Он повернулся и ушел. Ты, Жюстен, — поэт, философ, человек критического и оригинального склада ума, — ты спросишь себя, наверное, почему я ничего ему не ответил. Но ты не можешь себе и представить, что значит для нас, молодых людей, новичков в медицине или в других науках, наш наставник, наш мэтр. Тебе не понять, что требование почтения и повиновения очень сильно действуют на нас, что один только взгляд или одно только слово наставника бросает нас в краску, в дрожь, а иногда даже повергает в слезы. Тебе не понять, что, несмотря на всю свою жестокость, г-н Ронер, никогда не искавший дороги к моему сердцу, находит иногда другую дорогу — дорогу к моему разуму, и тогда я теряюсь от волнения и не знаю, что ему ответить. Одним словом, я опустил голову и промолчал.

Я долго раздумывал, старина, стоит ли продолжать свой рассказ, он может произвести на тебя тягостное впечатление. Но коли ты мой друг, ты обязан знать все о моей жизни, и славную ее сторону и печальную. Ведь вы, все прочие люди, вы даже и не стремитесь познать жизнь, а просто живете в свое удовольствие, вы усердно и наивно холите свое тело, не ведая секретов его странной механики, вы красноречиво и снисходительно разглагольствуете о страстях, не понимая, что это такое, зачастую даже не подозревая о существовании материальной основы этого красивого недуга; вы способны позабыть на часы, дни, месяцы, а может, и на годы о нашей беспомощности перед жизнью, о близости людей, животных и растений; вы веками и тысячелетиями пытались всячески подавить в себе самую мысль о смерти, изгнать ее из вашего обихода и даже из самой речи, вы, счастливчики! Вы — а вслед за вами и я — рассуждаете о сердце с этакой лирической томностью, но вы никогда не держали в руках человеческого сердца. Вы заявляете: «Какой могучий ум!» — но вы никогда не видели, как трепещет и бьется мягкое вещество мозга, где формируются мысли. Женская грудь для вас — символ любви или материнства. Рот служит вам лишь для гурманства или поцелуев. Думая о локте, вы и понятия не имеете о синовиальной жидкости, да и вообще никогда не думаете о локте, вы никогда его не пальпировали, никогда его не видели воочию, невежды, счастливые невежды! Ноги необходимы вам для того, чтобы играть, ходить на работу, вести вас в бой или к славе. Для нас же — это сложный комплекс хрупких, чувствительных органов, прихотливое их переплетение. Вы толкуете о коже с поэтической наивностью, не зная, что это такое. Иногда, охваченные каким-то воспоминанием, вы, потупив горящий взор, витийствуете о прахе: мол, все обращается в прах... Хотя прах — это что-то сухое, бесплотное и далекое. Конечно, придет время, мы будем прахом, а пока — пока еще поживем.

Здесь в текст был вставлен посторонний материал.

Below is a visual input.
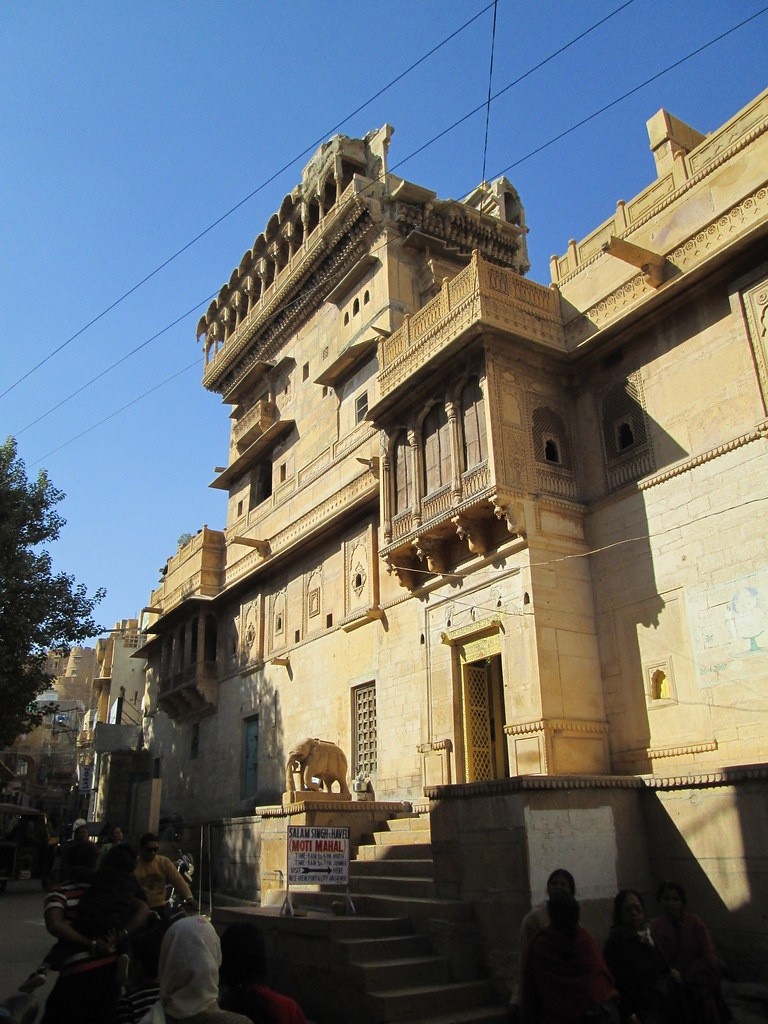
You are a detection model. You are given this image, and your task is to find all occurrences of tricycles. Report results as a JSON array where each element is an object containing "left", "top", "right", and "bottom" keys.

Прости, дорогой Жюстен, за эти сентенции, но всю эту трудную неделю меня не отпускало чувство горечи. Я знаю, что в один прекрасный день молодость пройдет. Я постарею, чувства мои притупятся. Я буду, видимо, поступать так же, как наши наставники, как все эти стариканы, которые провели столько лет в созерцании живой материи, которые должны были бы давно отказаться от земных утех и которые, напротив, в силу озадачивающей, хотя и необходимой забывчивости, выдумывают разные проекты, берутся за огромные работы, измышляют теории, проповедуют доктрины, создают школы, вербуют приверженцев, ищут почестей и рассуждают о будущем.

Мне было бы намного легче, если бы Старик оставил в покое бедную Катрин. Как бы то ни было, мы сделали утром в воскресенье то, что должны были сделать.

Я пришел, как всегда, раньше времени. Обычно чего я только не придумываю, чтобы прийти позже, но мне никогда это не удается. К тому же мне хотелось тогда побыть одному. Анатомичка здесь маленькая, потому что и сама больница маленькая. Размещается она в подвале. В этот специальный «зал» ведет узкая лесенка, а тело доставляют туда через сложный подземный лабиринт. Открытые фрамуги под самым потолком еле-еле освещают «зал», так что работать здесь можно только при электрическом свете.

В анатомичке стоит один-единственный стол.

Катрин лежала там, на столе.

Бедная Катрин, моя верная подруга! Вот она — это белое, холодное, искалеченное тело, которое, по вине Старика, будет жить лишь в моих воспоминаниях.

Добрый десяток минут мы были вдвоем, она и я. Наверху шаркал ногами и что-то насвистывал служитель. Меня охватило чувство острой жалости к Катрин, к самому себе, ко всем нам и, кажется, даже к Старику, к Ронеру. (Ты, конечно, заметил, что теперь я тоже величаю его Стариком.) Над столом кружились сонные мухи. Мне жаль было и этих мух, и всех на свете, даже микробов, невольных виновников этой беды, микробов, которые, наверно, сами удивлялись леденящему холоду своей жертвы, холоду, который скоро убьет и их самих. Дорогой Жюстен, мне снова вспомнилось мое безмятежное детство, и в голову полезли какие-то дикие мысли. В самом деле, разве было бы неразумно, если бы бог пожелал пожертвовать собой во имя людей? Как это может бог смотреть, как мучается его детище и сам при этом не мучиться? Я высказываю тебе все свои, пусть даже самые абсурдные, мысли. Нет, сердце у меня еще не очерствело.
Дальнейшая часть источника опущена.